== RAW DATA ==

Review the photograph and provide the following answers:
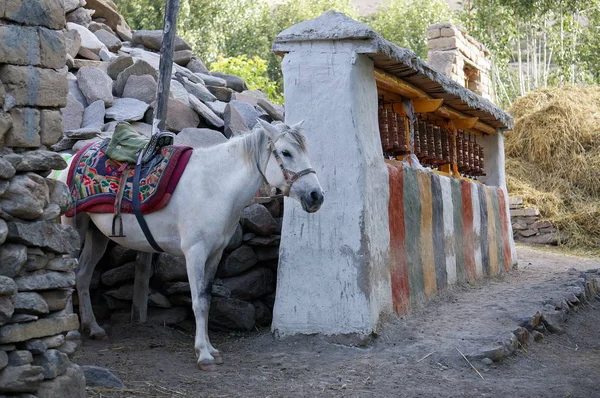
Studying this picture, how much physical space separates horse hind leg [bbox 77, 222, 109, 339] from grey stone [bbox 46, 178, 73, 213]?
2.11 metres

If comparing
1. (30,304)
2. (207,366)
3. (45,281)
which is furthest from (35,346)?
(207,366)

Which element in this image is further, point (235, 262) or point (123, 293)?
point (235, 262)

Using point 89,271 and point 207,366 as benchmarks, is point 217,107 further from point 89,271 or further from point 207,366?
point 207,366

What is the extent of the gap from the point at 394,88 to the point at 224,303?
255 centimetres

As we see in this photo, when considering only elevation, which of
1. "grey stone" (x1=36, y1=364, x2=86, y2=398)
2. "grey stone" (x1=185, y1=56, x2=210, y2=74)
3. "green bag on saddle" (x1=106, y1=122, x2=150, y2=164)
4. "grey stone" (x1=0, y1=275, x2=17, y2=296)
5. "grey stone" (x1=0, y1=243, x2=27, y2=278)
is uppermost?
"grey stone" (x1=185, y1=56, x2=210, y2=74)

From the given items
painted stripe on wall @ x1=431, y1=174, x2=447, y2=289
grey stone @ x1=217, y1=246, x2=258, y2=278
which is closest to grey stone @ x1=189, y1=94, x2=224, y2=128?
grey stone @ x1=217, y1=246, x2=258, y2=278

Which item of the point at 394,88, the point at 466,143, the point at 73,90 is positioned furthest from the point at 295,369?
the point at 466,143

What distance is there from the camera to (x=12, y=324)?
371 centimetres

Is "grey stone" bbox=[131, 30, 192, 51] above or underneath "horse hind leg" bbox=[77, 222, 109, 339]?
above

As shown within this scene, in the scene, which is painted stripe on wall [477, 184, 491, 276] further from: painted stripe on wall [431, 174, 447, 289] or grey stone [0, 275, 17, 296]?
grey stone [0, 275, 17, 296]

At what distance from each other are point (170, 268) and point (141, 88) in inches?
79.7

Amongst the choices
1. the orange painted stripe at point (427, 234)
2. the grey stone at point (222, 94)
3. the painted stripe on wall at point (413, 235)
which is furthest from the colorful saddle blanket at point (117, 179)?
the grey stone at point (222, 94)

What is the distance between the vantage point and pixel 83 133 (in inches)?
269

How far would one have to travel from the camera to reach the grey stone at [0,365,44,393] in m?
3.61
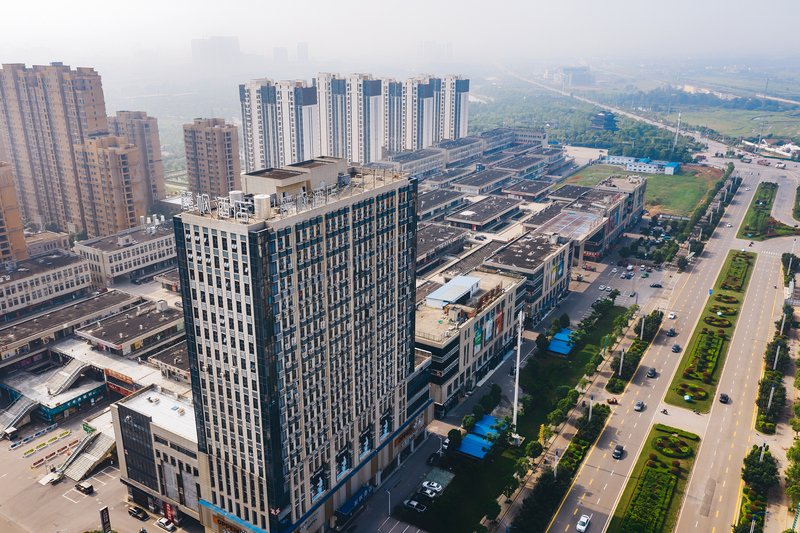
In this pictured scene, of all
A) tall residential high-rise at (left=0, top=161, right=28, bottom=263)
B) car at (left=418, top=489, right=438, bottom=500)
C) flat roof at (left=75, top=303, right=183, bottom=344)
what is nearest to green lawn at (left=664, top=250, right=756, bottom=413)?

===

» **AIM OF THE TASK**
Copy the lines again, from the beginning of the lines through the line containing "2.11 metres", both ends included. Leave out the pictures.

» **WRITTEN ANSWER**
Review the photograph and provide the following answers:
Studying this picture, how much physical space separates horse hind leg [bbox 77, 222, 109, 339] from grey stone [bbox 46, 178, 73, 213]?
2.11 metres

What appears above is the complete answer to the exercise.